Advantages: Fast data recovery, suitable for large-scale data recovery, and suitable for cold backup.

Disadvantages: If it is a sudden downtime, the loss of more data. When a large amount of data is generated, the performance of Redis is affected by the persistent generation of snapshot RDB files.

AOF persistence

After AOF is enabled, all commands are appended to the AOF buffer and written to the persistent file of the AOF on disk according to the corresponding write policy. Redis is a log file that records write operations to redis. However, since the AOF files are recorded in a sequence of commands, the AOF files can expand rapidly. When the amount reaches, the rewrite operation will be triggered to achieve the purpose of compression (fork child process to do this).

Redis uses a single-threaded response command, and if each AOF file write command is appended directly to the disk, the performance bottleneck is entirely due to the current disk load.

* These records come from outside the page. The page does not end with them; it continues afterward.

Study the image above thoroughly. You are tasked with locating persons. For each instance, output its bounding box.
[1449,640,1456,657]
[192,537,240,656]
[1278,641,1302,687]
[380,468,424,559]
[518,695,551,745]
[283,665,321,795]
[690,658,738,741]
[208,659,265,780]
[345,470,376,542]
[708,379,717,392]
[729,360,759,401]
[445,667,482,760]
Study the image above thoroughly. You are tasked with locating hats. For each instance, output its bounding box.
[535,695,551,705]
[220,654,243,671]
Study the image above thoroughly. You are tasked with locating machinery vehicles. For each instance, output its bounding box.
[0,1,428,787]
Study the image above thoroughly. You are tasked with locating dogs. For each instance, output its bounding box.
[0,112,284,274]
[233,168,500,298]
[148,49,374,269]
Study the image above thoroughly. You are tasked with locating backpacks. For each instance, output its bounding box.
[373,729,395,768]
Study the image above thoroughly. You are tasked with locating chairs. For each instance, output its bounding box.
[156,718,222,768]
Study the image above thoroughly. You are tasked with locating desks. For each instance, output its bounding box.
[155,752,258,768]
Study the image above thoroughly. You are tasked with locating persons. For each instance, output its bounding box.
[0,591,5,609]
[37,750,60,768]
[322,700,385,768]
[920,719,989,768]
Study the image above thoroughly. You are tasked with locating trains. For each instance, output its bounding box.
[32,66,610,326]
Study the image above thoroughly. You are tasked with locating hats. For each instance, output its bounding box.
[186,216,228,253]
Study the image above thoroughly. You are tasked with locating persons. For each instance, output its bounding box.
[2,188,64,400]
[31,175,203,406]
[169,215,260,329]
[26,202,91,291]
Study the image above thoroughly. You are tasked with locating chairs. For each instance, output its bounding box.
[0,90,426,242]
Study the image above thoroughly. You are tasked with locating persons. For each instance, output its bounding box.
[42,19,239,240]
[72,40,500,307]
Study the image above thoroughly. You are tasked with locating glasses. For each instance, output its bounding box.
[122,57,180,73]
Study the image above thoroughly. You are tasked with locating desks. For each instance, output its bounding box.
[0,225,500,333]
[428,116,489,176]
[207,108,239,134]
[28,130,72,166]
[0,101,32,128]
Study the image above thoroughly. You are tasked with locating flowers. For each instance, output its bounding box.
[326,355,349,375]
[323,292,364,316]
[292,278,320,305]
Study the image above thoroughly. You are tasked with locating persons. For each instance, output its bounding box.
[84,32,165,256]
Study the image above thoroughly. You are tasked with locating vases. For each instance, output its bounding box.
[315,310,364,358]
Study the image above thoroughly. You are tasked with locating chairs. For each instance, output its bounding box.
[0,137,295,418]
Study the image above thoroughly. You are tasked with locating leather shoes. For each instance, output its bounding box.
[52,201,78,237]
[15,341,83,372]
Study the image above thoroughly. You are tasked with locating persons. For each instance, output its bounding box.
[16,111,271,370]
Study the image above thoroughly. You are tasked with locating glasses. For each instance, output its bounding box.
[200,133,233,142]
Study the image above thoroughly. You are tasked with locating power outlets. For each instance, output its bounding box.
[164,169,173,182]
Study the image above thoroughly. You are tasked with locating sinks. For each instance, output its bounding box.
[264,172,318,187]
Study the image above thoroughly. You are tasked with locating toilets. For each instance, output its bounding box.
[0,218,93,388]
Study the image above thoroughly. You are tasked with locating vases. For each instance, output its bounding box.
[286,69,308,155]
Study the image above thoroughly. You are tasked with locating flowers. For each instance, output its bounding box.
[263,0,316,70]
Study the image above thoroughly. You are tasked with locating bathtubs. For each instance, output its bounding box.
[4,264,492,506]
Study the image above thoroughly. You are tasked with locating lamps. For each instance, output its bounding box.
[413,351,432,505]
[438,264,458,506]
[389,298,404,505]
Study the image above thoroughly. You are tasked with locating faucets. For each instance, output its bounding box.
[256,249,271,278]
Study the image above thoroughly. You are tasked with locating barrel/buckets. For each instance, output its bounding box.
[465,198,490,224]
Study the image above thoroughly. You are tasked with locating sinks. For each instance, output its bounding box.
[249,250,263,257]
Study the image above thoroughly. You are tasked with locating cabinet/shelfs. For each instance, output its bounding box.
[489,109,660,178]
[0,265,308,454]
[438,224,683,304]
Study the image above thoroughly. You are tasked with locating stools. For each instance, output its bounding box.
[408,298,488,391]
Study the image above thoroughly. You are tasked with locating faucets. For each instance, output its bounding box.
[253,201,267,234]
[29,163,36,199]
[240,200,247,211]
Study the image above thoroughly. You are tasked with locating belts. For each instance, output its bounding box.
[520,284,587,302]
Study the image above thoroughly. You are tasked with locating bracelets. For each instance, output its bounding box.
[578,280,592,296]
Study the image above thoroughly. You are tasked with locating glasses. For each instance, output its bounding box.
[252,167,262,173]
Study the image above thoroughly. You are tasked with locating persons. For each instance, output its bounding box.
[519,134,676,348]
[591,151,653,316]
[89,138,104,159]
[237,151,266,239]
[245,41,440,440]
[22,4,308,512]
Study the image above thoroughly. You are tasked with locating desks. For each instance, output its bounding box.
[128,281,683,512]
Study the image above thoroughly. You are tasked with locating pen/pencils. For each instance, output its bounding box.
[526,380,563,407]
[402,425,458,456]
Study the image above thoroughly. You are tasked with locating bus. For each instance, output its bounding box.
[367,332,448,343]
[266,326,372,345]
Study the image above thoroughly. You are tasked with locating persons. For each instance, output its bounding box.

As another benefit of writing to buffer AOF_buf first, Redis can provide multiple strategies for buffer synchronization to the disk, with tradeoffs in terms of performance and security.

Trigger:

  1. AOF is not enabled in the redis profile by default. To enable AOF, open it in the redis profileappendonly no —>appendonly yes. It can also be set when Redis is already running:CONFIG SET appendonly yes, but the Settings will be invalid when Redis restarts.
  2. The configured write policy is triggered. Procedure
    1. appendfsync everysec(Default) : synchronizes commands to the AOF persistent file once per second, which is highly efficient and may cause loss of data for 1 second.
    2. appendfsync no: Never synchronizes, just hand over the data to the operating system. Faster, less secure methods. Typically, Linux will use this configuration to refresh data every 30 seconds, but this depends on the precise tuning of the kernel.
    3. appendfsync alwaysAppend data to AOF file every time a change is triggered. Low efficiency, but very safe.

Override mechanism:

  1. Default Settings. For example, after the last AOF rewrite, it was 128mb. Then it will continue to write AOF logs of 128MB, and if it grows by more than 100% of the previous 256MB, it may trigger a rewrite. However, at this point, it needs to compare with min-size and 64MB, and only when 256MB > 64MB will it trigger the rewrite.

    To reduce the number of overwrites, the following parameters need to be increased, but this depends on the amount of data stored in redis.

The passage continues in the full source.